New Nevada law to give tenants facing eviction more time to pay rent
In Nevada, tenants threatened with eviction for falling behind on their rent are required by law to initiate their own court case if they want a hearing. If a landlord is the first to file once an eviction notice for unpaid rent expires, the courts will grant the eviction by default.
“I would argue there are glaring due-process issues, along with fair-housing issues, with that process,” said Deborah Thrope, supervising attorney for the National Housing Law Project in San Francisco. “It shouldn’t be an issue of who can get to the courthouse quicker.”
From 2014 through 2018, Las Vegas Valley constable offices received eviction orders to carry out at more than 99,000 homes, apartments and hotel rooms, according to a joint analysis of government records by the Review-Journal and Brown University researcher Eric Seymour.
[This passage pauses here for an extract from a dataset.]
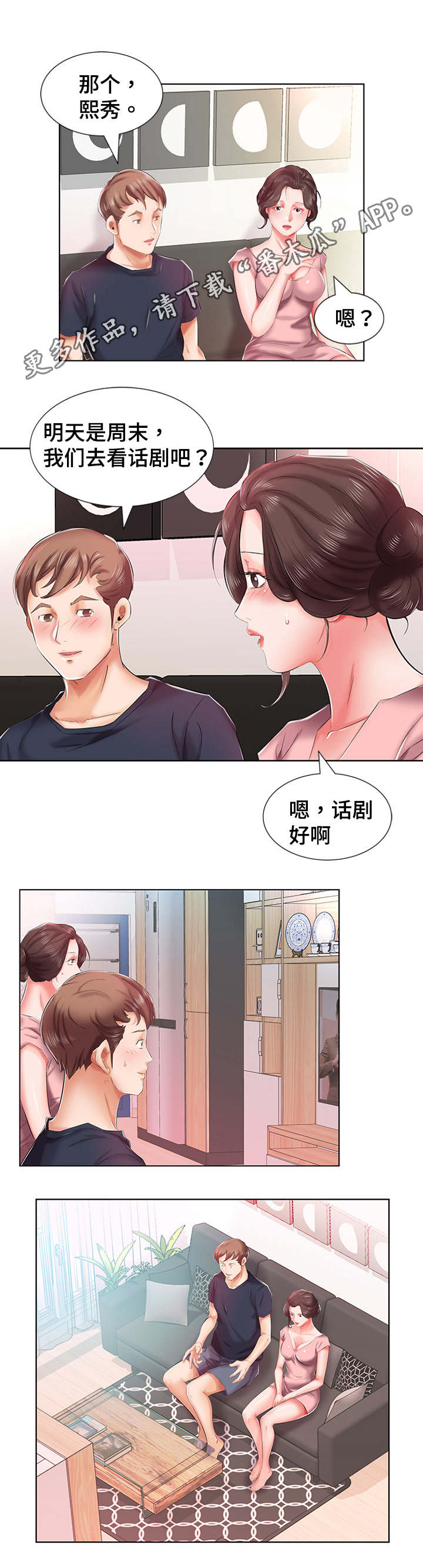 替代效应与价格反方向变动漫画,第8章：陷入幻想2图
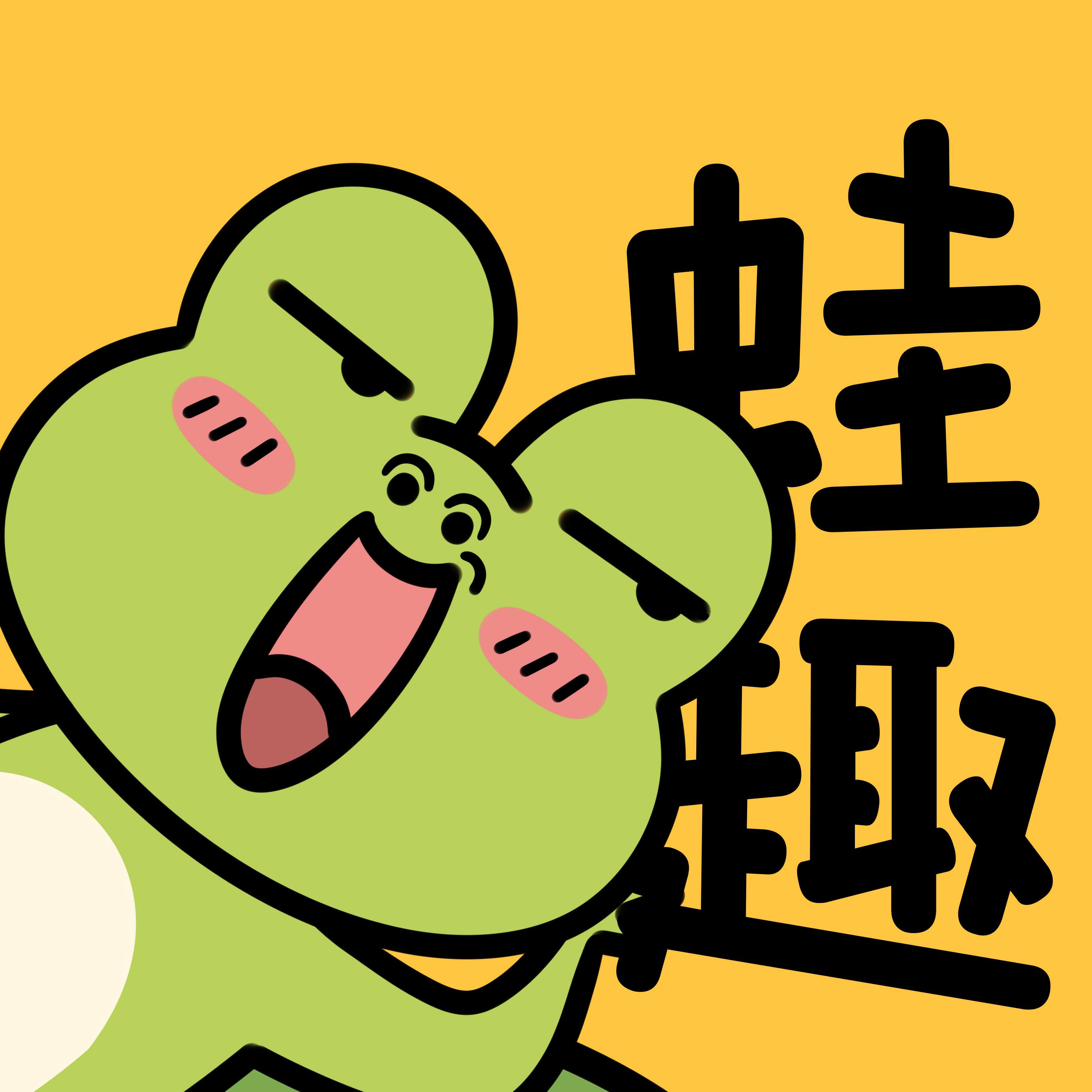 蛙趣FM 广播剧最新版本手机软件app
In other words, roughly three-in-10 renter households here faced a court-ordered eviction during the past five years.
Those tenants encountered one of the nation’s fastest eviction processes for nonpayment of rent, according to a Review-Journal survey of housing attorneys from every state. Even with reforms taking effect Monday, falling delinquent – the most common reason for eviction in the U.S., experts say – can put a Nevadan on the street in as little as 15 days once their rent is overdue.